Your answer should be a single number: the count of lines in the records below containing the word "treatment".

[Stored data]
►

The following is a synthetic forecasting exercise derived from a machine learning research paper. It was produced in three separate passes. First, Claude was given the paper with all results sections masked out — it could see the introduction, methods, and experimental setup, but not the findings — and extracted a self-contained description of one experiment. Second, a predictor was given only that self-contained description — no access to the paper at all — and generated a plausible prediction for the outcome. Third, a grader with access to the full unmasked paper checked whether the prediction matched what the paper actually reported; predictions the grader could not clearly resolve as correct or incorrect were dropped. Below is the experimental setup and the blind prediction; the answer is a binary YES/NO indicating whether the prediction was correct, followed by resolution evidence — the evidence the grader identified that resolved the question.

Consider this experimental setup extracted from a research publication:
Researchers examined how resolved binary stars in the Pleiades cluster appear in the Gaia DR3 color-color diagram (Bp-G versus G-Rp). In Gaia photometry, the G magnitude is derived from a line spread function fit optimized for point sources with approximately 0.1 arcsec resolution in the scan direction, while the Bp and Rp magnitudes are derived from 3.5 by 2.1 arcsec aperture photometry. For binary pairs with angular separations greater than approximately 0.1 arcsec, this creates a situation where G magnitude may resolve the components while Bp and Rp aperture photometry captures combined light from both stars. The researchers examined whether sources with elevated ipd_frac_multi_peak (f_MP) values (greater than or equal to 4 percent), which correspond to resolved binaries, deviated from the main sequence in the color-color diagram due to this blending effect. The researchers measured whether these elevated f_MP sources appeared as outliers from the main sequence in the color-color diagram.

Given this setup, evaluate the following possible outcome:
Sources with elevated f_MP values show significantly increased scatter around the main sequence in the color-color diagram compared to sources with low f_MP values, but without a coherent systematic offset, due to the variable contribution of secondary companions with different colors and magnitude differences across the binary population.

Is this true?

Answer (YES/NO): NO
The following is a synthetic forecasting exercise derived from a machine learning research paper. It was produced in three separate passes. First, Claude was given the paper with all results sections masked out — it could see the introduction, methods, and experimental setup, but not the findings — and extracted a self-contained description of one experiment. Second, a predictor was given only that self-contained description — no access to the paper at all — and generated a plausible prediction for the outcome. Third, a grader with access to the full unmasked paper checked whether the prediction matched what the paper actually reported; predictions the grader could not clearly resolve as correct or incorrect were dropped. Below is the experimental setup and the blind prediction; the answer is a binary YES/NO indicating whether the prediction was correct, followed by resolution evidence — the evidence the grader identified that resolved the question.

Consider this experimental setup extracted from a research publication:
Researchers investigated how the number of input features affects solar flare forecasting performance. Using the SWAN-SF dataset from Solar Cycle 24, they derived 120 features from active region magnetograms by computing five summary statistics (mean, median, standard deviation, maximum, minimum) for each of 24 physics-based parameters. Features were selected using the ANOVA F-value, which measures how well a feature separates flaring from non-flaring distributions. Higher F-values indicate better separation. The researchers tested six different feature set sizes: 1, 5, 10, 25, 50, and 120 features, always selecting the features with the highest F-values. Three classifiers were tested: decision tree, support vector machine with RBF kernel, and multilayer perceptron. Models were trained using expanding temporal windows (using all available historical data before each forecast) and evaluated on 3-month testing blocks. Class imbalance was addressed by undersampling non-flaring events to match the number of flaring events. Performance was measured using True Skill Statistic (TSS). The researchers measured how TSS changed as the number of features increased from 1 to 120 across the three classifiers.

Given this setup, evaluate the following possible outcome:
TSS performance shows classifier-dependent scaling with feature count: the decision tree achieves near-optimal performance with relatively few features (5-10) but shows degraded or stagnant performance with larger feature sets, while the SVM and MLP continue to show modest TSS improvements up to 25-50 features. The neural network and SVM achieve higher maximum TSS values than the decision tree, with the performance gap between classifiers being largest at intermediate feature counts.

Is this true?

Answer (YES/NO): NO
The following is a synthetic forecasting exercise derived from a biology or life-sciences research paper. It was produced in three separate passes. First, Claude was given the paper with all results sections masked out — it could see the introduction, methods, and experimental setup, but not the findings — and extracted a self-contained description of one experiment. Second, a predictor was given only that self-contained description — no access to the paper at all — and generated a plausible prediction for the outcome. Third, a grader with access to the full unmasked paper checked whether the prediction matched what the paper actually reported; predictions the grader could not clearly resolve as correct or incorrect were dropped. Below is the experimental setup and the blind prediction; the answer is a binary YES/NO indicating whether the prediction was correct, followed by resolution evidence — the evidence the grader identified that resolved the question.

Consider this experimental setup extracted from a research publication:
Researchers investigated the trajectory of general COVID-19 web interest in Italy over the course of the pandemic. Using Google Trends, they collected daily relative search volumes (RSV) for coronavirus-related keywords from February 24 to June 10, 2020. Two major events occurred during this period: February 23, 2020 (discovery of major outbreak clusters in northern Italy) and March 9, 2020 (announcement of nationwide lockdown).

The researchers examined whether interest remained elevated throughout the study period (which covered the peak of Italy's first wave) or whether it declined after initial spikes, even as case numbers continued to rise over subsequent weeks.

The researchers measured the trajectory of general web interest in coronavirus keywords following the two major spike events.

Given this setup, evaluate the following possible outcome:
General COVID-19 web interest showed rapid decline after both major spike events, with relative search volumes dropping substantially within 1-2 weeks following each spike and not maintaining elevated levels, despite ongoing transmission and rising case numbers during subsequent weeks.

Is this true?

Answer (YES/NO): YES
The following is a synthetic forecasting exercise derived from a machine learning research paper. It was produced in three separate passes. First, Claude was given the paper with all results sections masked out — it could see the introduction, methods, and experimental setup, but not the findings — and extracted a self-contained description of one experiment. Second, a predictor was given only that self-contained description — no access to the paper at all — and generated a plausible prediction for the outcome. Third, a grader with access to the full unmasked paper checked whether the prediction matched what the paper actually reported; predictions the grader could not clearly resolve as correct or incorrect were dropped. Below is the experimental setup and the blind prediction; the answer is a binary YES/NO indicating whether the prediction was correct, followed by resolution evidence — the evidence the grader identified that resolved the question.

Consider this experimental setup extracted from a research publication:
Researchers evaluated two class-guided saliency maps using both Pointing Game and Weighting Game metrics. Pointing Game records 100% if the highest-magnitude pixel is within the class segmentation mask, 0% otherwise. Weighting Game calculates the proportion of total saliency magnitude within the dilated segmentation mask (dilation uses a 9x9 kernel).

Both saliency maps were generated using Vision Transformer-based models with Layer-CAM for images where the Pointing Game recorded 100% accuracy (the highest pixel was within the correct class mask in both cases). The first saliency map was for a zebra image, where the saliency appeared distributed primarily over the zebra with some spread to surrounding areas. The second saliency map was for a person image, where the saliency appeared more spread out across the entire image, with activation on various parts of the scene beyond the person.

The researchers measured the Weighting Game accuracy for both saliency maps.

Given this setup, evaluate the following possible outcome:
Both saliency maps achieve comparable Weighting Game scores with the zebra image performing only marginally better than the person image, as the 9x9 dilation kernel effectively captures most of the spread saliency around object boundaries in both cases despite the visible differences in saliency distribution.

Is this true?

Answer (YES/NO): NO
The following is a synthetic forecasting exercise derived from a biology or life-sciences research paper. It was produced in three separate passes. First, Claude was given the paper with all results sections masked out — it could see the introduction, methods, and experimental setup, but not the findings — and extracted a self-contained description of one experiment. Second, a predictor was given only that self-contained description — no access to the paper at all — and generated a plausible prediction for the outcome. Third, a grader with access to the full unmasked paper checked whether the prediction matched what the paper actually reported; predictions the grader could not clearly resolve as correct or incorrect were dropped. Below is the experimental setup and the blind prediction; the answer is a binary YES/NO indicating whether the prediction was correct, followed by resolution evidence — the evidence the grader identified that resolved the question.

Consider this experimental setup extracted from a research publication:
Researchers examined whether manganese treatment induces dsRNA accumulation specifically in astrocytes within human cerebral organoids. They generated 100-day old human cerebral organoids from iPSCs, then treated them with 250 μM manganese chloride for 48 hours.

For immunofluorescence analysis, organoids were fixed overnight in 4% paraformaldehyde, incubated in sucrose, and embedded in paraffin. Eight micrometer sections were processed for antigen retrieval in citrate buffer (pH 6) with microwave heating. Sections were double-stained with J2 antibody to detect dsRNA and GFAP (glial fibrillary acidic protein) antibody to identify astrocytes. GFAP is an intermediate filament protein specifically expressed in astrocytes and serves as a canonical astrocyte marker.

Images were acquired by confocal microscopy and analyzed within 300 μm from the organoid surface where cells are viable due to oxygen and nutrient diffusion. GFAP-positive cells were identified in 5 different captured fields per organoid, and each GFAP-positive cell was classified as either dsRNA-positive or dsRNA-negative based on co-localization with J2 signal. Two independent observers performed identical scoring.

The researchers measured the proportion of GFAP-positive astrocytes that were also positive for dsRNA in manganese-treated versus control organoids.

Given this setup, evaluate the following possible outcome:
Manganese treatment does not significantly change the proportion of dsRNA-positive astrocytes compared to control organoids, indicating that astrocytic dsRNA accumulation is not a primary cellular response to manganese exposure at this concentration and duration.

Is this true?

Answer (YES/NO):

◄

→ RESPONSE: 2